I suppose some generous listener might supply his or her own vision of justice to Perry’s self-empowerment slogans, but neither Perry, Houston, nor any of those who trade in selfie anthems are much concerned with virtue. Neither is the self-love anthem compatible with St. John the Baptist’s summary dismissal of the self, “I must decrease and He [Christ] must increase.” The selfie anthem is simply a naked power grab.
Little space remains to discuss Satan as a proto-Tony Robbins, though I exhort readers to peruse Book IX of Paradise Lost and observe Old Scratch as the relentlessly positive cheerleader-preacher who transforms wants into needs and curiosities into commands. In the coaxing speech which culminates in Eve eating the fruit, Satan demeans God as an arbitrary tyrant who pushes around lesser, weaker creatures. “The only way God will respect you is if you stick up for yourself,” Satan implies, then teases Eve by suggesting that God gave them the rule to not eat in the hope they would break it and finally advocate for themselves. Satan styles himself as a liberator, a freedom fighter. God doesn’t want you tied to his apron strings for eternity. God wants to hear you “roar.”
If the claim that popular culture has lately turned from good old-fashioned paganism toward satanism strikes you as alarmist, I suppose I could not blame you, although I’m not flailing my hands in the air and crying about the sky falling. “The greatest trick the devil ever pulled was convincing the world he didn’t exist,” says Verbal Kint in The Usual Suspects, though I think this might only be his second greatest trick. The real greatest trick was convincing the world he was some bizarre, manifestly malign monster who had no tricks, no disguises, and could be spotted coming a mile away. This trick simultaneously affirms our deep-seated conviction that evil is real, but also plays into our laziness; while evil is real, we don’t actually need to worry about it. We have not heeded W.H. Auden’s caution that evil will come “in a form/ That we do not expect.”

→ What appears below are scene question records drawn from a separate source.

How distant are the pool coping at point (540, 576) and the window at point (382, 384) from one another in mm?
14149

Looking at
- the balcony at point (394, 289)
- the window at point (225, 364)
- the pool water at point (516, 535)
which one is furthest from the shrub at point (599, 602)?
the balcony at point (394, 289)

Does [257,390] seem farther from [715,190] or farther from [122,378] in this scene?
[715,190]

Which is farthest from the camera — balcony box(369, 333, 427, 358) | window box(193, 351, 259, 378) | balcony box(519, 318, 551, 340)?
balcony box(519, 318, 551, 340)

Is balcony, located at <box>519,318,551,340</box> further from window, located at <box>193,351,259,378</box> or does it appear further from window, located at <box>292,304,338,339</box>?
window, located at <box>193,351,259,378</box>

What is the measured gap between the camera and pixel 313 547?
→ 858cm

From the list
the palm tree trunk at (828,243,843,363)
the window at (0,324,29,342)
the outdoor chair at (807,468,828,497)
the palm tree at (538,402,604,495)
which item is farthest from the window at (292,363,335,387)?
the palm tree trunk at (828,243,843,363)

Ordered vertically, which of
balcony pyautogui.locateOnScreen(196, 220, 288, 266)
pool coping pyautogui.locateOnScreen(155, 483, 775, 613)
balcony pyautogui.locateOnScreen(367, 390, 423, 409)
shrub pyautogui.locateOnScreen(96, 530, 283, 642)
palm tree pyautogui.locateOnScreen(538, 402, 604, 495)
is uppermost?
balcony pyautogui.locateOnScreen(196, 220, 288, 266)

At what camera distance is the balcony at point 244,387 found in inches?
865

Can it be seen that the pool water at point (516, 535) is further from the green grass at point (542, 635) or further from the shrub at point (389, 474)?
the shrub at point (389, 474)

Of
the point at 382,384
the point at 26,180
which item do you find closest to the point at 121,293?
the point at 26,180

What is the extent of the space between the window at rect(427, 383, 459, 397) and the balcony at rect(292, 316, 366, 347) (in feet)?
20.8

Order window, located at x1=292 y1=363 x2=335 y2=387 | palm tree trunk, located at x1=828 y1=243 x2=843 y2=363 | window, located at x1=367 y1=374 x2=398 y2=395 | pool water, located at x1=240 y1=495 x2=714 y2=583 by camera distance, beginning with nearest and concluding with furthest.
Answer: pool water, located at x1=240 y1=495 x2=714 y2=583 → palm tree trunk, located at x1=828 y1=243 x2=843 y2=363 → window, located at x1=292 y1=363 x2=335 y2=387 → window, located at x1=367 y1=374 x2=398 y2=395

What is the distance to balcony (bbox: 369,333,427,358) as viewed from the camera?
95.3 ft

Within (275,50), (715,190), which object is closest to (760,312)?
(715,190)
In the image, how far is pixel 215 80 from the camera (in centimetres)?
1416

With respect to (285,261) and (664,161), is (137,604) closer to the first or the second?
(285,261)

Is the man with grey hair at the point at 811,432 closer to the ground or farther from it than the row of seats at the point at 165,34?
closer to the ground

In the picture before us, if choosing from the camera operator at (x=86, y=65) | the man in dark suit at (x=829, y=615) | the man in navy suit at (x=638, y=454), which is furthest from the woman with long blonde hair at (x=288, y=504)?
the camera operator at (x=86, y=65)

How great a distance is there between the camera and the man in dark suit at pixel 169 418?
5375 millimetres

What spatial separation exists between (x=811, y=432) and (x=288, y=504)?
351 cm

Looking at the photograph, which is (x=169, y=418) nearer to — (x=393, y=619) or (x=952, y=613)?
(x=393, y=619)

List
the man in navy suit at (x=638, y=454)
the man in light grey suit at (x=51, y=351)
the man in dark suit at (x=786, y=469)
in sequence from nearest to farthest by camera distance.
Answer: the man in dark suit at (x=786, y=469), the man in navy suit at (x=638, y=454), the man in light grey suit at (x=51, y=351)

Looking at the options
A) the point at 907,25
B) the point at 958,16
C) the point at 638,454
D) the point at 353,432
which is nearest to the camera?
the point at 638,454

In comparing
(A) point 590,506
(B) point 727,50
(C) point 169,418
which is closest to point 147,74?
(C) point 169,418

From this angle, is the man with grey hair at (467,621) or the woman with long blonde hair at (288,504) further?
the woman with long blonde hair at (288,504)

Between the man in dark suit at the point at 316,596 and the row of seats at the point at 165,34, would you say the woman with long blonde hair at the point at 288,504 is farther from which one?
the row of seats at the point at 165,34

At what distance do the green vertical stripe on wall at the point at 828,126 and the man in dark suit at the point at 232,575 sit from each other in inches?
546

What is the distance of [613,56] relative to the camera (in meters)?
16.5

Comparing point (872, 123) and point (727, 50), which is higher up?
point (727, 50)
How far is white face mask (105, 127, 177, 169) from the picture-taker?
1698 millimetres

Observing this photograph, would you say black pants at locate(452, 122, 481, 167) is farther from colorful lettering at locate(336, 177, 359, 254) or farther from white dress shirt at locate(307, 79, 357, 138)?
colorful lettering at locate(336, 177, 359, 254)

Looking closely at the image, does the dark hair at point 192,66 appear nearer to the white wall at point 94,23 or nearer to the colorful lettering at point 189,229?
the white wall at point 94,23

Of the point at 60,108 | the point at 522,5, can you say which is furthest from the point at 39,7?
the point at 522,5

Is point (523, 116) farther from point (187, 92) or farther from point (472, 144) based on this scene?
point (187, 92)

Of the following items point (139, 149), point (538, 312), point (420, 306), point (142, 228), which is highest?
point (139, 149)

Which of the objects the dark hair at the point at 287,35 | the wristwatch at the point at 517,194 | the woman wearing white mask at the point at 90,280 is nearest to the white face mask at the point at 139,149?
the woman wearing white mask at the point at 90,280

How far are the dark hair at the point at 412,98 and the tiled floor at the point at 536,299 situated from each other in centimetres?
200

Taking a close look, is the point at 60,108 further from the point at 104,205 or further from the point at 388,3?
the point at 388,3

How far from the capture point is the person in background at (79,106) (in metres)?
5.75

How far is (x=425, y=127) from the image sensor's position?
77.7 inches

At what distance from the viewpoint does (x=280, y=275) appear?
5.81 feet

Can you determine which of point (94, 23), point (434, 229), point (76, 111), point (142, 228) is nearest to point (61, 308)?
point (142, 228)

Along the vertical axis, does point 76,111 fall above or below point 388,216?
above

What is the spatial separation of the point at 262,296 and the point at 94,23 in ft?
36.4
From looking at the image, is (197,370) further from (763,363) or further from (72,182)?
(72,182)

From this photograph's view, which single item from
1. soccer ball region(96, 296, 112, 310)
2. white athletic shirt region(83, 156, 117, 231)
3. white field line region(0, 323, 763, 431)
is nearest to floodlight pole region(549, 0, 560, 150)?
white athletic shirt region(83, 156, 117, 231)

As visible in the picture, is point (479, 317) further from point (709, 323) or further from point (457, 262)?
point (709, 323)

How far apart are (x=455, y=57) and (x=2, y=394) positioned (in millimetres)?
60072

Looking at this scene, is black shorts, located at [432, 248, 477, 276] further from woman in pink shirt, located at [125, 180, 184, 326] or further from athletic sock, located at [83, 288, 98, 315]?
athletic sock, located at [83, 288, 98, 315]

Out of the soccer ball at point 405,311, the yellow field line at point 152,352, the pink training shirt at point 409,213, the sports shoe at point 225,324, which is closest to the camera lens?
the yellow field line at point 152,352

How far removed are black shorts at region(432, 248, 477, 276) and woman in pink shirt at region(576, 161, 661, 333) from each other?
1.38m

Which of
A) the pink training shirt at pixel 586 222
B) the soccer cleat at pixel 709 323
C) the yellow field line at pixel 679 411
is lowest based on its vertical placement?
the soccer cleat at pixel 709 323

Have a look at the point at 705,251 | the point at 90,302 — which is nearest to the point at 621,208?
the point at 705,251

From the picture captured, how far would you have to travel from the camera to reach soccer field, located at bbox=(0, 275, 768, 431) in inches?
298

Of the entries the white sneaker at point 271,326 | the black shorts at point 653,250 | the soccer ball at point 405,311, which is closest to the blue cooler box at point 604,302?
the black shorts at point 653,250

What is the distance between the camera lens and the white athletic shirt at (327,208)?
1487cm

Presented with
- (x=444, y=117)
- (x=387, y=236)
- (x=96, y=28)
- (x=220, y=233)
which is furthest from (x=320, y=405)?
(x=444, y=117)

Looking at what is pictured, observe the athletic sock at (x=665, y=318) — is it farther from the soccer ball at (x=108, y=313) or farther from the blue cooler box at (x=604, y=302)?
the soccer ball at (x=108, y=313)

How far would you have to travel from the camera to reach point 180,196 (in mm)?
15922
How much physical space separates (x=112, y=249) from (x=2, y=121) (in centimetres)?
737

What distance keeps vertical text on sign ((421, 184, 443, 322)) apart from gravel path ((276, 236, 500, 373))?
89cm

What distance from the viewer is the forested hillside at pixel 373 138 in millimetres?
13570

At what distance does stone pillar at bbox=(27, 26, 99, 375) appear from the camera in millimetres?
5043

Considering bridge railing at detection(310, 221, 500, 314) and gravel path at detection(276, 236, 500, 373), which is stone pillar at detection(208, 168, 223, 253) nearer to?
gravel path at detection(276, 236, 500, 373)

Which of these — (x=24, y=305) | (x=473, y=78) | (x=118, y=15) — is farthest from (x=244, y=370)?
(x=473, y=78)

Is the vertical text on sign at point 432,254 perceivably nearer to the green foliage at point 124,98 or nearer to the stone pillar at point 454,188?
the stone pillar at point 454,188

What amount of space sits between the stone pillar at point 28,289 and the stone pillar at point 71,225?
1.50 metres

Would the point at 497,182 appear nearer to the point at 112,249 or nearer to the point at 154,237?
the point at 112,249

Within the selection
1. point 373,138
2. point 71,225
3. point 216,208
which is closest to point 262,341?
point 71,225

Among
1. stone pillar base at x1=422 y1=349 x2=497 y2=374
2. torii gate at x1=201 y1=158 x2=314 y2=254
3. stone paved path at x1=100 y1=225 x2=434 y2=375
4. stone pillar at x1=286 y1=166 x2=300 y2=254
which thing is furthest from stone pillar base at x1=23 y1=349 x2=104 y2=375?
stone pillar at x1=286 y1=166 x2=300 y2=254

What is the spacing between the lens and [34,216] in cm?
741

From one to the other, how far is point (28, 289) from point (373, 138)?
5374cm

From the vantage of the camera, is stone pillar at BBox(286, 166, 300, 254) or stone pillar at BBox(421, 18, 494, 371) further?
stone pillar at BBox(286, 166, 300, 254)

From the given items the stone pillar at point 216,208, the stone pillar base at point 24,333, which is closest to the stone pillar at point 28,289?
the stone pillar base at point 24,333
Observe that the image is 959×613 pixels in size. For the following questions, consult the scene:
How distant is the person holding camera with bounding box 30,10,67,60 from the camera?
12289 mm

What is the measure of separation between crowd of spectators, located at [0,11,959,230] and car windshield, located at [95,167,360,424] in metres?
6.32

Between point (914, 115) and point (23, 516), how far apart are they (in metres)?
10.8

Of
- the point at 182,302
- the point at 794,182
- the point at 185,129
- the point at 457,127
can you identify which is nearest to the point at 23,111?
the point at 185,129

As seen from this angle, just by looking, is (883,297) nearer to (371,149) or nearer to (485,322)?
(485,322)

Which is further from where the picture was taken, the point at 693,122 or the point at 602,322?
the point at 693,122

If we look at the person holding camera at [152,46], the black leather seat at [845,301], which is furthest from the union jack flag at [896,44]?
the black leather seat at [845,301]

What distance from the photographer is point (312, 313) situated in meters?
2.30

My claim is not that listening to “Roar” (and so forth) will lead to animal sacrifices and witchcraft, just that it might do to listeners what Satan did to Eve— namely, “Roar” might con listeners into exchanging happiness for self-advancement. “Roar” might rob listeners of the ability to distinguish between contentment and pleasure, authority and power. And just as was the case for Eve, such a fate is not the end of the world, but it is the end of joy.